*** Begin section ***

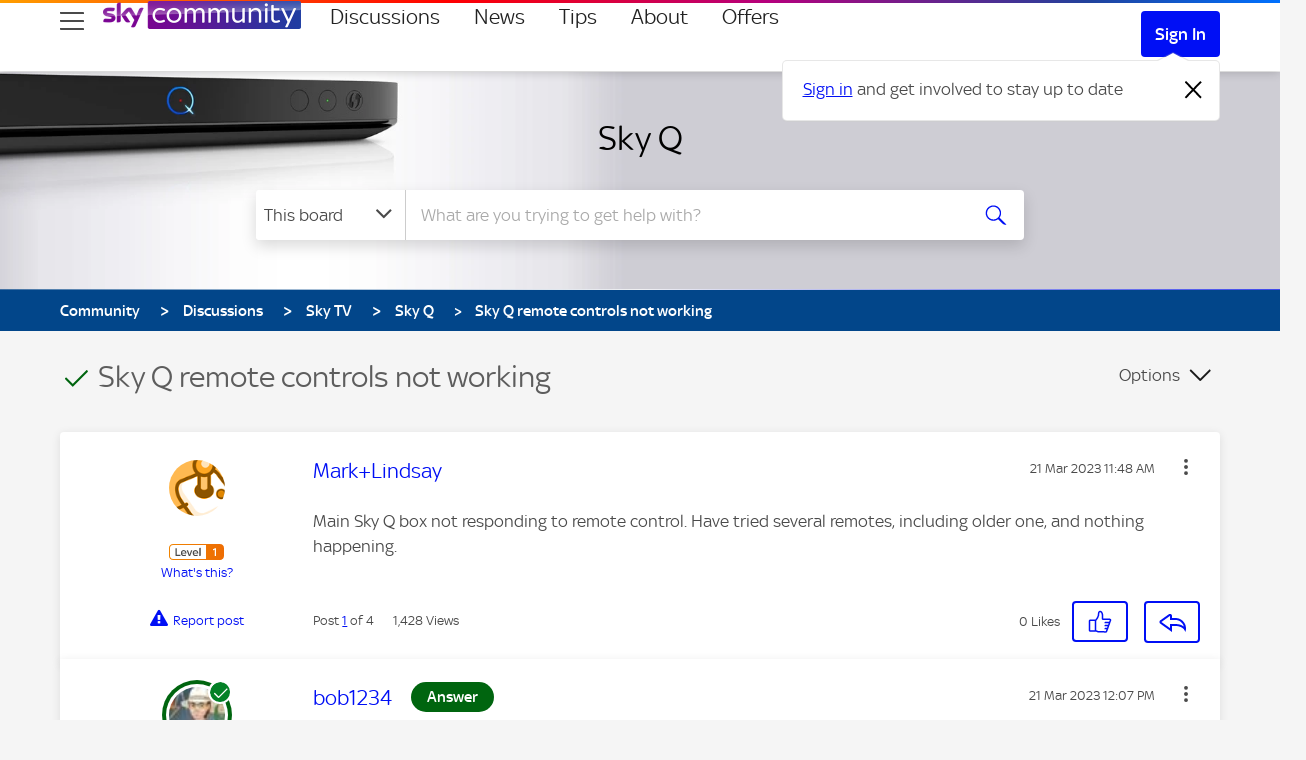

--- FILE ---
content_type: text/html; charset=UTF-8
request_url: https://helpforum.sky.com/t5/Sky-Q/Sky-Q-remote-controls-not-working/td-p/4260188
body_size: 1912
content:
<!DOCTYPE html>
<html lang="en">
<head>
    <meta charset="utf-8">
    <meta name="viewport" content="width=device-width, initial-scale=1">
    <title></title>
    <style>
        body {
            font-family: "Arial";
        }
    </style>
    <script type="text/javascript">
    window.awsWafCookieDomainList = ['helpforum.sky.com','community.sky.com'];
    window.gokuProps = {
"key":"AQIDAHjcYu/GjX+QlghicBgQ/7bFaQZ+m5FKCMDnO+vTbNg96AE+3PIzueJzgNQj9+QMRk5nAAAAfjB8BgkqhkiG9w0BBwagbzBtAgEAMGgGCSqGSIb3DQEHATAeBglghkgBZQMEAS4wEQQMJn6mAT/20mJKwxseAgEQgDuDUDB6mgzM+zHUHJS6wDTPB3Q2ncFvF8q4Hr7xqRmkaxf5g97EpA2B240DyFHO3P+dA7cbgp7Go/jL2Q==",
          "iv":"D549SwB9ogAAB2mI",
          "context":"PaxiJV4Thc88QynbAj/[base64]/J3JmW865ttENsODXg5GjZXvB6/DRsBsSnltaOsZZ+tOVY1PTFcIJ86VlcUl/R+vB3jA9oZRor/sxXY5tt3iaYD8aOCbnXdAq4noY65NqOA59aEjLHXzAseNGjG7GUzTtGHsnX5JVGu+IMzc4tDuzJKk47m/WjOA="
};
    </script>
    <script src="https://bc0439715fa6.967eb88d.us-east-2.token.awswaf.com/bc0439715fa6/5575fece932d/37cb7742f7b1/challenge.js"></script>
</head>
<body>
    <div id="challenge-container"></div>
    <script type="text/javascript">
        AwsWafIntegration.saveReferrer();
        AwsWafIntegration.checkForceRefresh().then((forceRefresh) => {
            if (forceRefresh) {
                AwsWafIntegration.forceRefreshToken().then(() => {
                    window.location.reload(true);
                });
            } else {
                AwsWafIntegration.getToken().then(() => {
                    window.location.reload(true);
                });
            }
        });
    </script>
    <noscript>
        <h1>JavaScript is disabled</h1>
        In order to continue, we need to verify that you're not a robot.
        This requires JavaScript. Enable JavaScript and then reload the page.
    </noscript>
</body>
</html>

*** End section ***

◆ WHAT THIS TASK INVOLVES
Without the pictures, restate all of the entries above verbatim.

◆ SOLUTION TO THE PROBLEM
--- FILE ---
content_type: text/html; charset=UTF-8
request_url: https://helpforum.sky.com/t5/Sky-Q/Sky-Q-remote-controls-not-working/td-p/4260188
body_size: 1912
content:
<!DOCTYPE html>
<html lang="en">
<head>
    <meta charset="utf-8">
    <meta name="viewport" content="width=device-width, initial-scale=1">
    <title></title>
    <style>
        body {
            font-family: "Arial";
        }
    </style>
    <script type="text/javascript">
    window.awsWafCookieDomainList = ['helpforum.sky.com','community.sky.com'];
    window.gokuProps = {
"key":"AQIDAHjcYu/GjX+QlghicBgQ/7bFaQZ+m5FKCMDnO+vTbNg96AE+3PIzueJzgNQj9+QMRk5nAAAAfjB8BgkqhkiG9w0BBwagbzBtAgEAMGgGCSqGSIb3DQEHATAeBglghkgBZQMEAS4wEQQMJn6mAT/20mJKwxseAgEQgDuDUDB6mgzM+zHUHJS6wDTPB3Q2ncFvF8q4Hr7xqRmkaxf5g97EpA2B240DyFHO3P+dA7cbgp7Go/jL2Q==",
          "iv":"D549SwB9ogAAB2mI",
          "context":"PaxiJV4Thc88QynbAj/[base64]/J3JmW865ttENsODXg5GjZXvB6/DRsBsSnltaOsZZ+tOVY1PTFcIJ86VlcUl/R+vB3jA9oZRor/sxXY5tt3iaYD8aOCbnXdAq4noY65NqOA59aEjLHXzAseNGjG7GUzTtGHsnX5JVGu+IMzc4tDuzJKk47m/WjOA="
};
    </script>
    <script src="https://bc0439715fa6.967eb88d.us-east-2.token.awswaf.com/bc0439715fa6/5575fece932d/37cb7742f7b1/challenge.js"></script>
</head>
<body>
    <div id="challenge-container"></div>
    <script type="text/javascript">
        AwsWafIntegration.saveReferrer();
        AwsWafIntegration.checkForceRefresh().then((forceRefresh) => {
            if (forceRefresh) {
                AwsWafIntegration.forceRefreshToken().then(() => {
                    window.location.reload(true);
                });
            } else {
                AwsWafIntegration.getToken().then(() => {
                    window.location.reload(true);
                });
            }
        });
    </script>
    <noscript>
        <h1>JavaScript is disabled</h1>
        In order to continue, we need to verify that you're not a robot.
        This requires JavaScript. Enable JavaScript and then reload the page.
    </noscript>
</body>
</html>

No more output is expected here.